WriteReport summarizes results.csv into a Markdown report (spec §9.5).

T-04 V1 (2026-05-21): every baseline row now carries hallucination statistics in addition to score. The summary table gains two columns (avg hallucination rate, total mentions), and a per-task detail section lists the literal hallucinated / qname-diverged symbols for triage.

Axis 1 (2026-05-22): the summary table now also reports population standard deviation alongside each mean, so multi-shot runs (--n-runs > 1) surface the LLM-side non-determinism the third smoke run made visible (3 single-shots produced 0/0/4 hallucinations). Single-shot runs (n=1) report std=0 — the columns stay structurally consistent across shot counts.

Types ¶

type APIClient ¶

type APIClient struct {
	// contains filtered or unexported fields
}

APIClient wraps the Anthropic Messages API. Construct one per ckg eval run.

func NewAPIClient ¶

func NewAPIClient(model string) (*APIClient, error)

NewAPIClient constructs an APIClient. It reads ANTHROPIC_API_KEY from the environment and returns ErrNoAPIKey when unset.

func (*APIClient) Close ¶

func (l *APIClient) Close() error

Close releases resources. APIClient holds none; this is a no-op so the interface contract is uniform across backends.

func (*APIClient) Complete ¶

func (l *APIClient) Complete(ctx context.Context, system, user string) (LLMResult, error)

Complete runs a single message exchange via the Anthropic API. The V0 implementation does not loop over tool_use round-trips; the runner pre-resolves any tool calls in-process before invoking Complete.

func (*APIClient) CompleteWithTools ¶

func (l *APIClient) CompleteWithTools(ctx context.Context, system, user string,
	store pkgstore.Reader) (LLMResult, error)

CompleteWithTools runs the γ multi-turn tool-use loop via the prompt-based protocol. See gamma_loop.go.

type Baseline ¶

type Baseline string

Baseline determines what tools the LLM may call and how raw context is supplied (α only). See spec §9.1.

const (
	BaselineAlpha Baseline = "alpha" // raw file dump, no tools
	BaselineBeta  Baseline = "beta"  // get_subgraph(root, depth=99), 1 tool
	BaselineGamma Baseline = "gamma" // 5 granular tools
	BaselineDelta Baseline = "delta" // get_context_for_task only (smart)
)

type CLIClient ¶

type CLIClient struct {
	// contains filtered or unexported fields
}

CLIClient runs `claude -p` via cli-wrapper as the LLM backend. It is a drop-in alternative to APIClient: each call to Complete spawns one subprocess, waits for exit, parses the JSON the binary writes to stdout, and returns an LLMResult. The cli-wrapper Manager is reused across invocations and torn down by Close.

func NewCLIClient ¶

func NewCLIClient(opts CLIClientOptions) (*CLIClient, error)

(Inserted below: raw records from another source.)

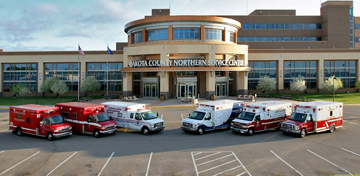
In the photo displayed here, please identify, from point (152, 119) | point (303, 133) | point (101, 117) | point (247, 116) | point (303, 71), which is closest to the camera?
point (303, 133)

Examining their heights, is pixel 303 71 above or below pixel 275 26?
below

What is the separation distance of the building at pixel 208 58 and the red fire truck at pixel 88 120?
76.1 feet

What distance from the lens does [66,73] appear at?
55.3m

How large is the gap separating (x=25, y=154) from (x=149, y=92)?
33437 mm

NewCLIClient constructs a CLIClient. It resolves the claude binary path (override or PATH lookup), locates cliwrap-agent, and constructs a cli-wrapper Manager that will be reused across Complete calls.

func (*CLIClient) Close ¶

func (c *CLIClient) Close() (err error)

func (*CLIClient) Complete ¶

func (c *CLIClient) Complete(ctx context.Context, system, user string) (LLMResult, error)

Complete spawns one `claude -p` invocation, waits for exit, snapshots stdout, and parses the result.

Flags used:

-p / --print: non-interactive mode required for piping/JSON output
--no-session-persistence: do not write sessions to disk (prevents user's session DB from being polluted by eval runs)
--output-format json: single JSON document on stdout (schema below)

Note: --bare is intentionally NOT used. Without it, claude uses normal auth (OAuth, keychain, ANTHROPIC_API_KEY — whatever the user configured), which is required for Pro/Max users who rely on OAuth/keychain auth.

The `system` argument, if non-empty, is forwarded as --append-system-prompt. The `user` argument is the final positional prompt.

func (*CLIClient) CompleteWithTools ¶

func (c *CLIClient) CompleteWithTools(ctx context.Context, system, user string,
	store pkgstore.Reader) (LLMResult, error)

Close shuts down the underlying cli-wrapper Manager, draining its WAL outbox. A 5s timeout is used so a wedged shutdown does not hang the eval run; failures are returned to the caller.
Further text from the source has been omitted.